Gewinner sind die Bürger
Obwohl Datenschützer bereits seit vielen Jahren vor einem allzu starken Vertrauen auf den Privacy Shield warnten, war kaum jemand auf die erheblichen Folgen des EuGH-Richterspruchs vorbereitet. Gewinner sind zweifellos die Bürger und ihre Advokaten wie Max Schrems, der beide Urteile erwirkt hat. Dagegen trifft es – wie leider so häufig im Datenschutz – vor allem kleine Unternehmen und den Mittelstand hart, denen es häufig nicht möglich ist, kurzfristig die Situation zu analysieren und Alternativen umzusetzen.
Und das wird ohnehin schwierig genug.
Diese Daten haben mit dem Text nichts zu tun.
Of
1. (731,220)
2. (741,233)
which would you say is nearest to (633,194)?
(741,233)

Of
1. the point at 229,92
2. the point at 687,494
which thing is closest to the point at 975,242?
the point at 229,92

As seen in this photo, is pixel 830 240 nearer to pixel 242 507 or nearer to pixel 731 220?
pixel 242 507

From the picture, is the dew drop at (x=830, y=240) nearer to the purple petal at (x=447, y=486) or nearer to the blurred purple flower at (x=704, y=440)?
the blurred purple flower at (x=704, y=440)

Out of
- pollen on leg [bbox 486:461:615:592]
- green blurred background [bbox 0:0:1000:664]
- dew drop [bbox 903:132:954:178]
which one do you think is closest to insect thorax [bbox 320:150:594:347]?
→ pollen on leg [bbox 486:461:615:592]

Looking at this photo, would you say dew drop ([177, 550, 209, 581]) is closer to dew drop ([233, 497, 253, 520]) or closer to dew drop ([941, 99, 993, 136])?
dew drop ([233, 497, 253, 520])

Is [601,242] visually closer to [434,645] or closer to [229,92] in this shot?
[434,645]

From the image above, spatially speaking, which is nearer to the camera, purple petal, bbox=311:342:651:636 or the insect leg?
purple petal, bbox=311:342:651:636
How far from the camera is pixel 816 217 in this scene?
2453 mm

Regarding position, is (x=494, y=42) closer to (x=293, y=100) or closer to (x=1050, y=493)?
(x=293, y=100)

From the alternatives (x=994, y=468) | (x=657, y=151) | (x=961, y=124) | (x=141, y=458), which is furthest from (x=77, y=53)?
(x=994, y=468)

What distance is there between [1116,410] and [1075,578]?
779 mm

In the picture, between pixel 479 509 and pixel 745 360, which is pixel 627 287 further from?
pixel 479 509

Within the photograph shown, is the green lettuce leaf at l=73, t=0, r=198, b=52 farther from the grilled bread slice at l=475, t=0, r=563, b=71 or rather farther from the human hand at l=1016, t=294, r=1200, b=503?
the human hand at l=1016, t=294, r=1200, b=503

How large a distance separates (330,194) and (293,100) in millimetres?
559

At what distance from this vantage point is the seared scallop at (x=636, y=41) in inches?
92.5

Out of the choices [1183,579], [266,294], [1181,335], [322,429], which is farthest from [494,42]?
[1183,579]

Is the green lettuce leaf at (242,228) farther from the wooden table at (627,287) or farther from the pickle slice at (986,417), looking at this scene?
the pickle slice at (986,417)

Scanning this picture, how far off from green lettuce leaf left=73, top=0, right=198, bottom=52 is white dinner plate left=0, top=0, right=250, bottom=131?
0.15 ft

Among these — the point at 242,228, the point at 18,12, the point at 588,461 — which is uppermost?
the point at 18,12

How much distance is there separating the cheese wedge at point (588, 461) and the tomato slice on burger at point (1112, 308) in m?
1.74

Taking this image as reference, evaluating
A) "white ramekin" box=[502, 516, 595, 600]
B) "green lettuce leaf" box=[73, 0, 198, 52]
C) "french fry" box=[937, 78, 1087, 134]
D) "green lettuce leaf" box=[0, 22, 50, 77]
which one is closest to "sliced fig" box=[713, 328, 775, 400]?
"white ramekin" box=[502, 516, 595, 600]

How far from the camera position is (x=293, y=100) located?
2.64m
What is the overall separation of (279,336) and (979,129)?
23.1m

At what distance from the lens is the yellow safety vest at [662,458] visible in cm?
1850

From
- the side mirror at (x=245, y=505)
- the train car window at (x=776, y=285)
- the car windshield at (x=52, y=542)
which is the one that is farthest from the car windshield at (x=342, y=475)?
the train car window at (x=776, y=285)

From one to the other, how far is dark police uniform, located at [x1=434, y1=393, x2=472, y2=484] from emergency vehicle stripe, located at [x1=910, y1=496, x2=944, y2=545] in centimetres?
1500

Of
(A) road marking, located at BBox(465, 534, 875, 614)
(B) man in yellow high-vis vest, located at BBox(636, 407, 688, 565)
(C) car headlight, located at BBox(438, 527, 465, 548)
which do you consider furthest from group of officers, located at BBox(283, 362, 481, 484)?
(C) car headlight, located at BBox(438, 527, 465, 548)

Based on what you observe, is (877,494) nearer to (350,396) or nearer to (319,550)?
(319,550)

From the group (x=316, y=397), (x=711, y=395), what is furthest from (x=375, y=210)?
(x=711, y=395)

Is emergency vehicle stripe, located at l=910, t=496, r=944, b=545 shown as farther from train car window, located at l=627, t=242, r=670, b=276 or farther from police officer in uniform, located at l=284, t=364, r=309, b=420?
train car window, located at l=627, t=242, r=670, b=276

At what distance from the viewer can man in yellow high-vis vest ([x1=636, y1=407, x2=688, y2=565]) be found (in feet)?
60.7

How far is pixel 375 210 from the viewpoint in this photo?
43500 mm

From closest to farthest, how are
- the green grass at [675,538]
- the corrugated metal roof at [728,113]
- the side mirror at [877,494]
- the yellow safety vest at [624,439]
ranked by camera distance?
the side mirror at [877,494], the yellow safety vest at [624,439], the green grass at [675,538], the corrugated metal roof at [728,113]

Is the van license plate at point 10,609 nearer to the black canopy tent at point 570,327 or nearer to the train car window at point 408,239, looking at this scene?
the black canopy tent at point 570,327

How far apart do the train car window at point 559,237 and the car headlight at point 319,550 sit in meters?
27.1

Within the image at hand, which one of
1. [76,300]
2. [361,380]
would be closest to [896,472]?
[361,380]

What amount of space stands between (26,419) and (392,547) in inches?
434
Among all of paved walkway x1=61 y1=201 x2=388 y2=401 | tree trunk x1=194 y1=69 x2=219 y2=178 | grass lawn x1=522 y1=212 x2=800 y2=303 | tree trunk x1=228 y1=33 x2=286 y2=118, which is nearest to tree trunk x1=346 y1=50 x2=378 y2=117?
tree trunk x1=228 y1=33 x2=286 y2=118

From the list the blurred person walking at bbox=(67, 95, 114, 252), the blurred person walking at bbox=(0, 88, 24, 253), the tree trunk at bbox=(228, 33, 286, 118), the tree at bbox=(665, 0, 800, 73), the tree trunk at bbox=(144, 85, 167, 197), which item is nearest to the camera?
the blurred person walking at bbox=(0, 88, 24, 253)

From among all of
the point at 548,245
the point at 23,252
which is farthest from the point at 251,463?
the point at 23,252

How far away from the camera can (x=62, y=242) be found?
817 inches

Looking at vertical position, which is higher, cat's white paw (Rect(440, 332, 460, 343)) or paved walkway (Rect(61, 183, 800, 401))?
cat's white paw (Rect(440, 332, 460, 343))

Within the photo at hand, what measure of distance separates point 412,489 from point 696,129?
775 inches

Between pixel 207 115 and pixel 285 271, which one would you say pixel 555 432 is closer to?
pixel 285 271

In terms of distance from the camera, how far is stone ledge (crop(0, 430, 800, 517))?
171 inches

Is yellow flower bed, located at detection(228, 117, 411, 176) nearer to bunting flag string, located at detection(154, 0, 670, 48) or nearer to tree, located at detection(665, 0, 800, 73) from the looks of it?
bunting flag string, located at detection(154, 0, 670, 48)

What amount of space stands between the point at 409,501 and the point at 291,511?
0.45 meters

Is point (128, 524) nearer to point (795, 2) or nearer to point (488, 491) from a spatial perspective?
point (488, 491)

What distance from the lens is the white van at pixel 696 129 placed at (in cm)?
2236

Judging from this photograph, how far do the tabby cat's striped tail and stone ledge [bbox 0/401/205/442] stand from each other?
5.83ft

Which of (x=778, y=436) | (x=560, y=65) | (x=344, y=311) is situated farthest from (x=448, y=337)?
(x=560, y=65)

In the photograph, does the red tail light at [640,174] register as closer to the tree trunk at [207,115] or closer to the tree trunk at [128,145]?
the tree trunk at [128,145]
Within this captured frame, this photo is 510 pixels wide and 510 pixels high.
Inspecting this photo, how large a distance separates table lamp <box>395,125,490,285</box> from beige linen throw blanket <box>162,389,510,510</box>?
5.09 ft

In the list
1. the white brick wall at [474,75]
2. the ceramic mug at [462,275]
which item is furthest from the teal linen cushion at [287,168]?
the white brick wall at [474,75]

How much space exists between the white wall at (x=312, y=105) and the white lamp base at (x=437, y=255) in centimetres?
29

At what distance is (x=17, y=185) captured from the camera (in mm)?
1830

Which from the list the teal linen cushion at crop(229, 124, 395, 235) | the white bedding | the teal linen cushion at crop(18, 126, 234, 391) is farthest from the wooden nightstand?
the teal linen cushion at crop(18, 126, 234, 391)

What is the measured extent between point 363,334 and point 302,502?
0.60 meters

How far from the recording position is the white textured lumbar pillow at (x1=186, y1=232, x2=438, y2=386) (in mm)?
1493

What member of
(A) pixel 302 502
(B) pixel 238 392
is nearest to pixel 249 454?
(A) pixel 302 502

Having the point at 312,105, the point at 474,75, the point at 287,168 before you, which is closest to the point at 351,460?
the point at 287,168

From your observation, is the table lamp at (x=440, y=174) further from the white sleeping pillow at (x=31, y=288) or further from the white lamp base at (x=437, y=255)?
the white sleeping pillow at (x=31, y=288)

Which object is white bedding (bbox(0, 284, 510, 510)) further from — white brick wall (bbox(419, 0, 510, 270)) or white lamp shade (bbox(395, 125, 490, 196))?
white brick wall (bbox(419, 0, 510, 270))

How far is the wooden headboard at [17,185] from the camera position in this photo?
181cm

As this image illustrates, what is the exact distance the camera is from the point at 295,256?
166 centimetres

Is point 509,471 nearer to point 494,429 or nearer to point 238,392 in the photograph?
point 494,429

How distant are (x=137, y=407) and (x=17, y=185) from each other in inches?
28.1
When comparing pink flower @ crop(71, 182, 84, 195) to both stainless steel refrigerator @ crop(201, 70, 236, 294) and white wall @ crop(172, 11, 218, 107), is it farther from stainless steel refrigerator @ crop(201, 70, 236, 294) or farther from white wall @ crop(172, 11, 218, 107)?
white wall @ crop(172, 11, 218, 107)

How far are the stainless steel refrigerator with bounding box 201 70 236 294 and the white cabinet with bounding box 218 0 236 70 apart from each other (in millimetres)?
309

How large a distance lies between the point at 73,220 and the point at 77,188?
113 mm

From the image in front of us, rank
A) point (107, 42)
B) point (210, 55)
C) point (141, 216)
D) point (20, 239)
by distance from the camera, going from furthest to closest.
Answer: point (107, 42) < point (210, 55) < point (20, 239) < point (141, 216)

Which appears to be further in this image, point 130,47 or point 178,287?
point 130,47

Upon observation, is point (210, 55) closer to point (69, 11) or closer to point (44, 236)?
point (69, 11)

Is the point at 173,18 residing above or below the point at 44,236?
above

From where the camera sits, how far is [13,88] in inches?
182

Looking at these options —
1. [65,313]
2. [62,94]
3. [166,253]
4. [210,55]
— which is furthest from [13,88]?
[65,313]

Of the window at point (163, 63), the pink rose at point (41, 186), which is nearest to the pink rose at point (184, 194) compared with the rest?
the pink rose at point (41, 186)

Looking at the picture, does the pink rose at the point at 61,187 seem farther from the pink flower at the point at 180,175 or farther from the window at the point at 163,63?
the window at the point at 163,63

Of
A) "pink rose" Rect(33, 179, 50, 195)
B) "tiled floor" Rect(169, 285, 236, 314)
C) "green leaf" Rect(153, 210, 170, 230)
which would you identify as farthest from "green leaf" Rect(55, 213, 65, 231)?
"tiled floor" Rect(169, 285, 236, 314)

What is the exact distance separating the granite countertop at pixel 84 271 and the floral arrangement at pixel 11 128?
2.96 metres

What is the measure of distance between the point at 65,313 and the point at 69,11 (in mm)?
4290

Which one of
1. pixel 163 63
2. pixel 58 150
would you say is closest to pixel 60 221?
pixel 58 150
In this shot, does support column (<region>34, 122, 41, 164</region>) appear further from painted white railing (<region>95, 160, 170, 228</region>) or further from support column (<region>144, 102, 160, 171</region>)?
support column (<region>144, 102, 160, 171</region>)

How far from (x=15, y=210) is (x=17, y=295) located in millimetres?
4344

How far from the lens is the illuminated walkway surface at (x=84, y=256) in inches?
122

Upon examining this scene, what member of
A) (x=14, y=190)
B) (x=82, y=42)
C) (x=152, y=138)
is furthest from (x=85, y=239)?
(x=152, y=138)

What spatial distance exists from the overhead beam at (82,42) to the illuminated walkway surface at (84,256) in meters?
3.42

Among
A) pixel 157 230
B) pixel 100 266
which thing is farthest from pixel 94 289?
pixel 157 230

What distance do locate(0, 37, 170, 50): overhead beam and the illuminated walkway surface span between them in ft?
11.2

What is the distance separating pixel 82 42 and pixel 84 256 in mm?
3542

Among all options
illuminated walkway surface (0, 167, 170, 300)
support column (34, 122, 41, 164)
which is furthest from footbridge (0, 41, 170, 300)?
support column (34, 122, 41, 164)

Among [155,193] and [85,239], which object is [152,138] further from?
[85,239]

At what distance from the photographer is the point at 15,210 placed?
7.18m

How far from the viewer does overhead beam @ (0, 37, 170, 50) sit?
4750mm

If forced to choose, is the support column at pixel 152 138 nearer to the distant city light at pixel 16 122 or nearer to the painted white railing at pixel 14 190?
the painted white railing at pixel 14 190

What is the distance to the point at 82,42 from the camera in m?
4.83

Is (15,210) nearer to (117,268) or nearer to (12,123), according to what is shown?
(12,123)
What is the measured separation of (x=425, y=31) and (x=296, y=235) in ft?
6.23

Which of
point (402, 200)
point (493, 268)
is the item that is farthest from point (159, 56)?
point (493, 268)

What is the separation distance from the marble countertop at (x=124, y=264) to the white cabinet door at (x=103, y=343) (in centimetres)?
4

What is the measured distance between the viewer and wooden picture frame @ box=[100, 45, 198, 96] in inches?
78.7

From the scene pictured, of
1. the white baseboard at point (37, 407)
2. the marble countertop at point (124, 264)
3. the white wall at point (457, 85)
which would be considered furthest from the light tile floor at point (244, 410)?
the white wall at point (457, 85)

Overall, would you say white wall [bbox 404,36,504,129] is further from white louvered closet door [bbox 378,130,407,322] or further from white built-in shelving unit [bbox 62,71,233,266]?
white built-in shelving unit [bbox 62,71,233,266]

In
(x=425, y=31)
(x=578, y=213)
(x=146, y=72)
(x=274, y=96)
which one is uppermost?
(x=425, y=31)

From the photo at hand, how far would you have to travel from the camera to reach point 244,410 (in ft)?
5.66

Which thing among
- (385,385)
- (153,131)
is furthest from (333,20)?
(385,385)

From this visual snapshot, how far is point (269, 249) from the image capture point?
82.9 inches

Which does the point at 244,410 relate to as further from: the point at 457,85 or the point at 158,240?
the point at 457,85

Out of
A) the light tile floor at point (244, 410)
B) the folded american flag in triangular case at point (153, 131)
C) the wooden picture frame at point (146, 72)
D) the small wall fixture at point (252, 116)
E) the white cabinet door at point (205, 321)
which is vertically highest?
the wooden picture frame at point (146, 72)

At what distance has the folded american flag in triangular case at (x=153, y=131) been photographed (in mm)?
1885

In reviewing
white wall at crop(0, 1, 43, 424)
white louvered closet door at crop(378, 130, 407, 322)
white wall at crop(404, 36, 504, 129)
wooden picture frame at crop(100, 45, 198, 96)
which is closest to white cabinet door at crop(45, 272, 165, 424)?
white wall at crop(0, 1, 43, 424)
Denn die Entscheidung lässt nur wenig Spielräume oder Lücken für einen auch zukünftig noch legalen Datentransfer über den Atlantik. Der Privacy Shield ist weggefallen. Schwer angeschlagen sind nach dem Urteil für eine Weitergabe in die USA auch die bislang als praxistaugliche Alternative gehandelten Standarddatenschutzklauseln (SDK). Das offenkundige Problem dabei: Natürlich hält auch ein Vertrag die Geheimdienste und ihre Pendants nicht vom Schnüffeln ab. Viele Alternativen bleiben dann nicht mehr: Es kommen eine Sonderregelung für Konzerne, eine noch nicht in der Praxis mögliche DSGVO-Zertifizierung und dann nur noch die wenig praxistaugliche Einwilligung aller Betroffenen in die Übertragung ihrer Daten.